A new study suggests that the answer to the mystery of dark matter could be right under our feet. According to research conducted by an international team of scientists, Weakly Interacting Massive Particles (WIMPs), considered by the scientific community to be the most promising candidates for dark matter, should be searched for in ancient minerals buried deep underground.
It is assumed that if dark matter consists of WIMPs, then it occasionally interacts with normal matter (visible matter) through weak nuclear force. This interaction includes the transmission of energy from dark matter particles to normal particles. However, the amount of energy is extremely small and such occasions are believed to be very rare. This means that for scientists to be able to detect dark matter, they have to either build enormous detectors, requiring lots of money, or wait hundreds of years in order to spot this interaction.
Moreover, these giant detectors should be buried deep underground, because other, more energetic particles like cosmic rays cause similar kicks.
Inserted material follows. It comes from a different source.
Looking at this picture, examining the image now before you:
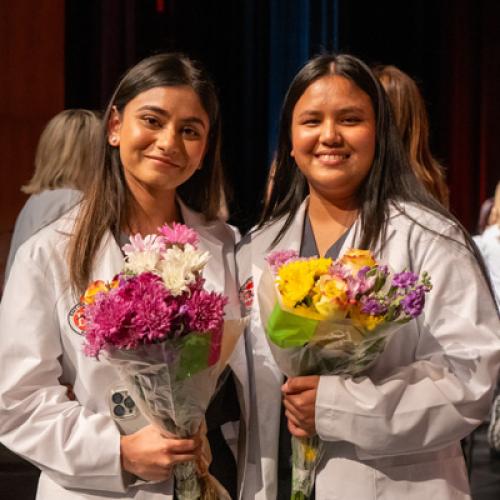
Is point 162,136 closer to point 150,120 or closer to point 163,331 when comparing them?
point 150,120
According to the new study, researchers can save time and money if they use the crust of the Earth as a dark matter detector. The scientists say that ancient minerals may serve as paleo detectors. They believe interactions between dark and normal matter could have changed the chemical composition of minerals. The fact that these minerals have been there for millions of years – much longer than scientists have been studying the issue of dark matter – means that they might have "observed" numerous interactions.
However, the changes in the chemical composition could also have been caused by radioactive decay, a natural process that occurs in every Earth rock, so the scientists suggest studying minerals in the oceanic crust, which is more pure.